8月23日と24日に陸上自衛隊の「富士総合火力演習」が実施された。今年のテーマは昨年に引き続き「島嶼防衛」であった。
日本の防衛当局は、島嶼防衛とは「中国人民解放軍侵攻部隊から南西諸島を防衛する」ことが主たる想定事例であるとはもちろん公言していない。だが、日本でも中国でもアメリカでもこれは公然の常識と言えよう。
中国は尖閣諸島には侵攻しない
東シナ海や南シナ海での中国による極めて好戦的な軍事行動を踏まえて「島嶼防衛」に真正面から取り組む方向性は極めて適切である。ただし問題なのは、日本の多くのメディアが、島嶼防衛というと短絡的に尖閣諸島が中国によって占領されるケースを想定していることである。
確かに、中国軍当局が公に配布したコンピューターゲーム「光栄使命」(オンライン版も登場)には尖閣諸島魚釣島で自衛隊と人民解放軍が戦闘するものもある。だが、これはあくまで尖閣諸島の領有紛争を一般の人々に周知させるためのプロパガンダの一環であり、ゲーム自体も“お遊び”にすぎない。
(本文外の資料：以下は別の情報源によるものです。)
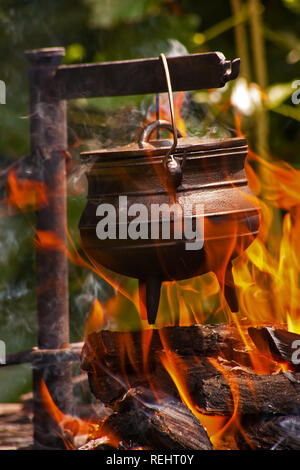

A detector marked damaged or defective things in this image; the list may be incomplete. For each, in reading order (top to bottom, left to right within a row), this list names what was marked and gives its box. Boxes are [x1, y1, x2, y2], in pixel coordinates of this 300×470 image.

rusty metal bar [25, 46, 72, 448]
rusty metal bar [47, 51, 239, 99]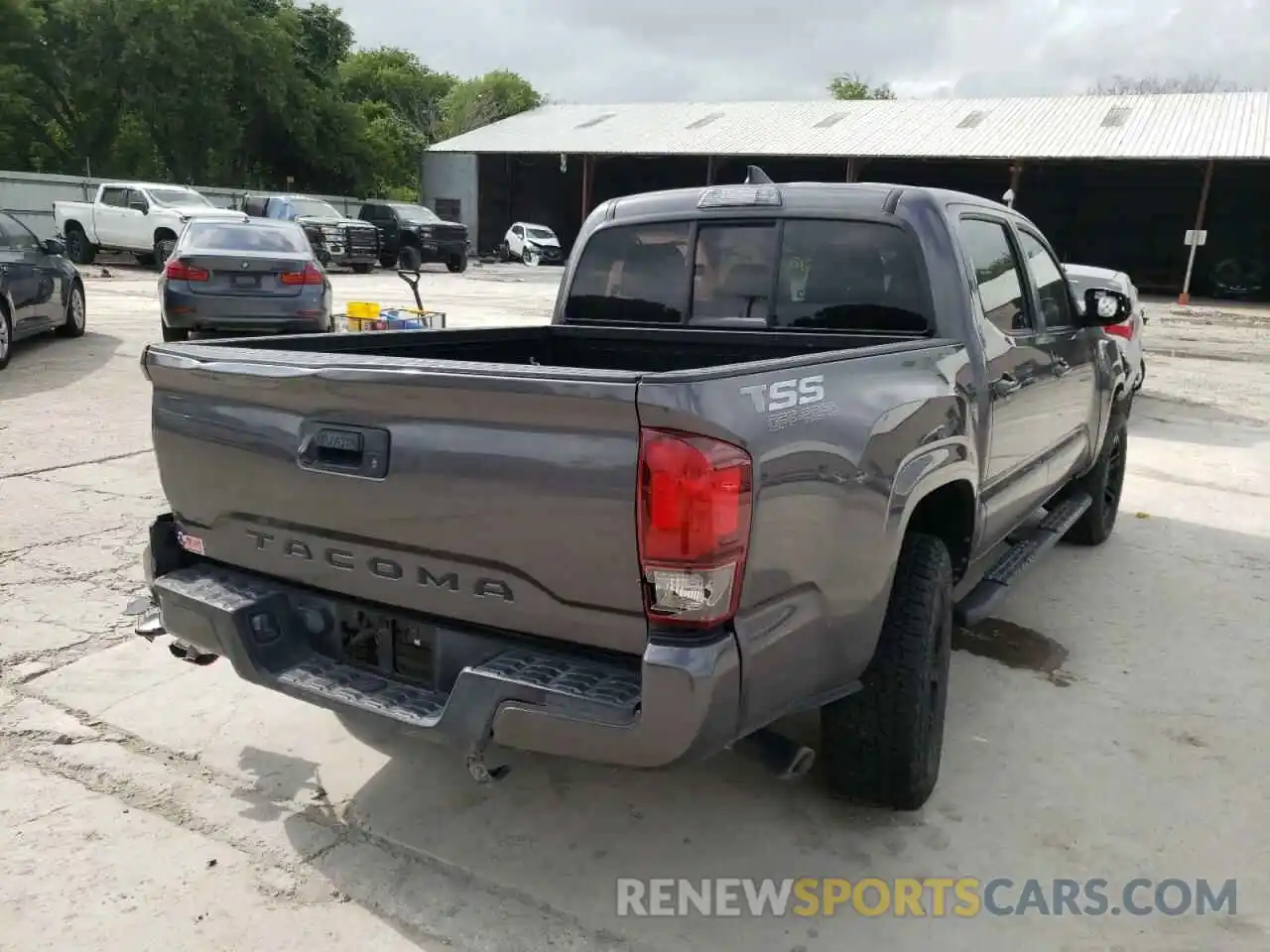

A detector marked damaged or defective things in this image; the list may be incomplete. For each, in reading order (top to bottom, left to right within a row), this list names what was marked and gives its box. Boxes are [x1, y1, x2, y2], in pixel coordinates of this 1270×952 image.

damaged rear bumper [137, 515, 741, 776]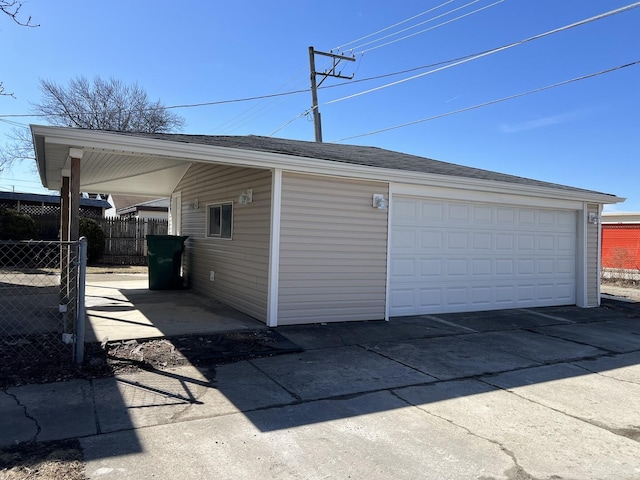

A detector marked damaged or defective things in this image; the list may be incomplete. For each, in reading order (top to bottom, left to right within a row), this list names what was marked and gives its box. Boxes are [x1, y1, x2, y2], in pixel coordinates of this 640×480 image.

cracked concrete [3, 306, 640, 478]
尖閣諸島には軍事施設や警察施設をはじめ公的機関も民間施設もまったく存在しておらず、周辺海域に海上保安庁巡視船が常時警戒監視にあたっているほか、海上自衛隊軍艦もパトロールしているといった状況である。このような無人島を中国人民解放軍が占領するのは一見容易に思えるが、実は極めて困難である。
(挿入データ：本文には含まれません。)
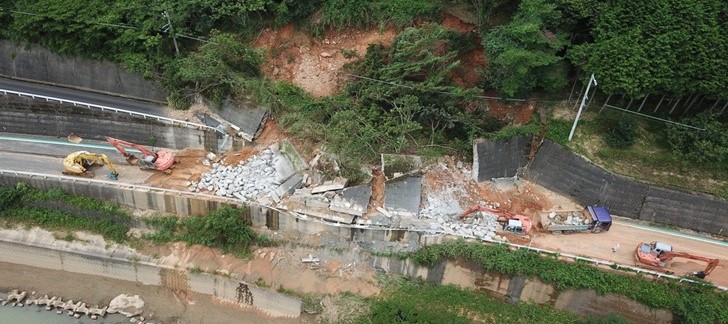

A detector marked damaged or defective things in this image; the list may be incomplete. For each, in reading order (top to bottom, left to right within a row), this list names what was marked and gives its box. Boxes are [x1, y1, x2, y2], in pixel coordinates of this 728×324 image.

broken concrete slab [382, 154, 420, 180]
broken concrete slab [312, 176, 348, 194]
broken concrete slab [332, 184, 372, 216]
broken concrete slab [384, 176, 424, 219]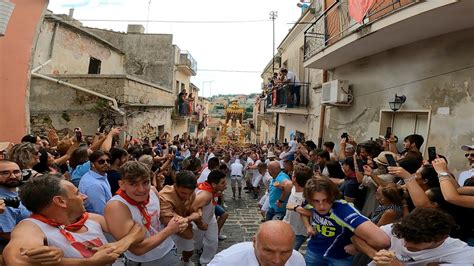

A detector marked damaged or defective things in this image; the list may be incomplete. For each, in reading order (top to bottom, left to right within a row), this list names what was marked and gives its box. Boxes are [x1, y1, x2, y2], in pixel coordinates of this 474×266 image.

peeling plaster wall [324, 26, 474, 172]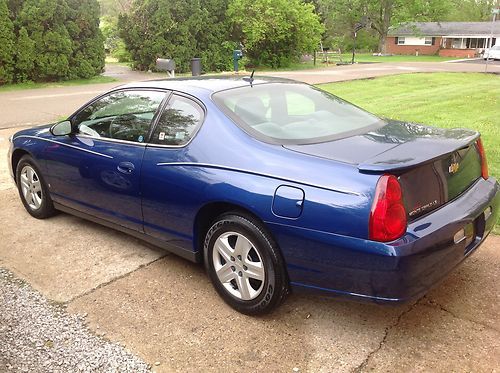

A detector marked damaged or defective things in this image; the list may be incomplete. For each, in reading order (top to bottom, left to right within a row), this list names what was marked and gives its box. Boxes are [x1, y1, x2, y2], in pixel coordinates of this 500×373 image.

crack in concrete [65, 253, 168, 306]
crack in concrete [352, 300, 418, 370]
crack in concrete [422, 298, 500, 332]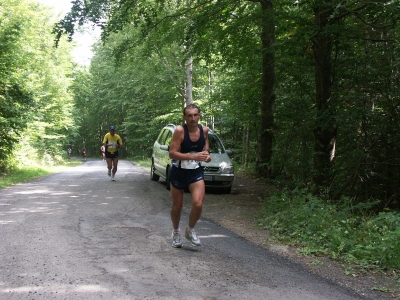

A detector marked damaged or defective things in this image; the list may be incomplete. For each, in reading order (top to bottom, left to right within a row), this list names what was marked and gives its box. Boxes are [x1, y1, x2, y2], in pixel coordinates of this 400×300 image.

cracked asphalt [0, 161, 368, 298]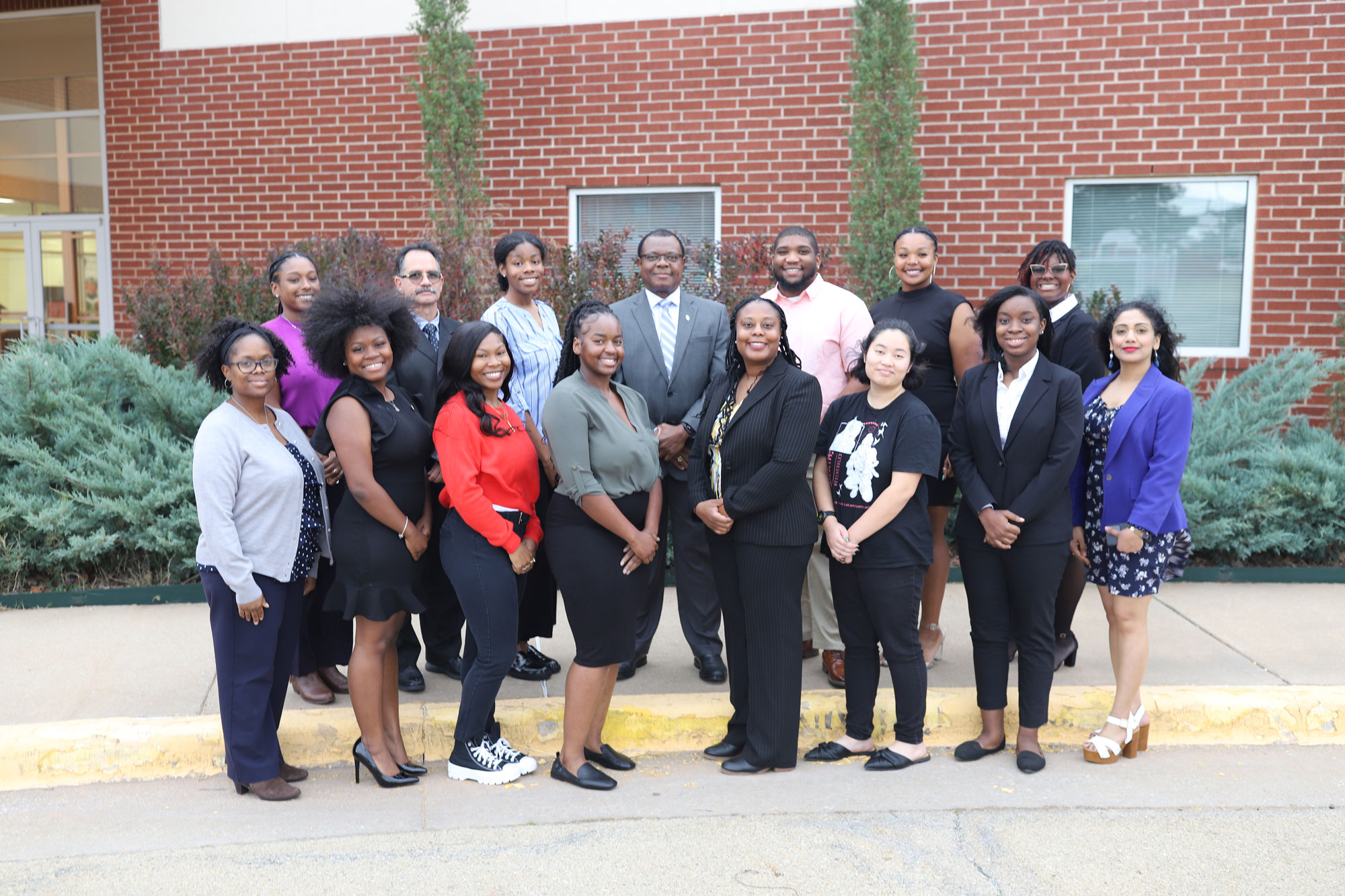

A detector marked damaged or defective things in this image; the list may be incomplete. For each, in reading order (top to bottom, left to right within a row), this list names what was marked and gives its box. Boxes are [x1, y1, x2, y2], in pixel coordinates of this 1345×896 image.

pavement crack [1157, 597, 1291, 680]
pavement crack [958, 807, 1001, 887]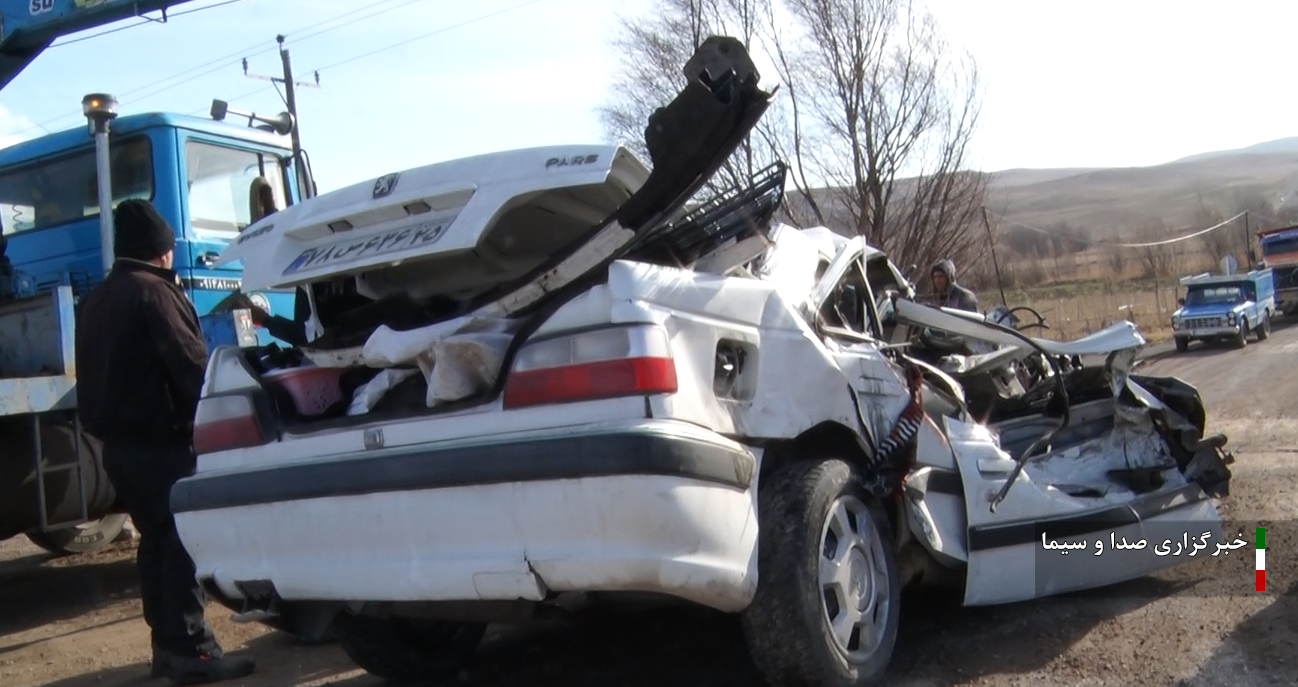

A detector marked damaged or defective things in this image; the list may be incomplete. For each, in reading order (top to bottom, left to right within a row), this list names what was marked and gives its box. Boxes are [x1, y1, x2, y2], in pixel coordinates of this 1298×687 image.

いくら無人島で守備隊も存在しないとはいえ、島嶼を占領するからには、周辺海域と空域での軍事的優勢を手にするとともに、尖閣諸島と中国浙江省沿岸域との間の補給帯を確保しなければならない。したがって、極めて大規模な戦力を投入しなければ、占領、そして占領維持はできないことになり、何の軍事施設も生活インフラも存在しない魚釣島を占領する軍事的価値はほとんど見いだせない。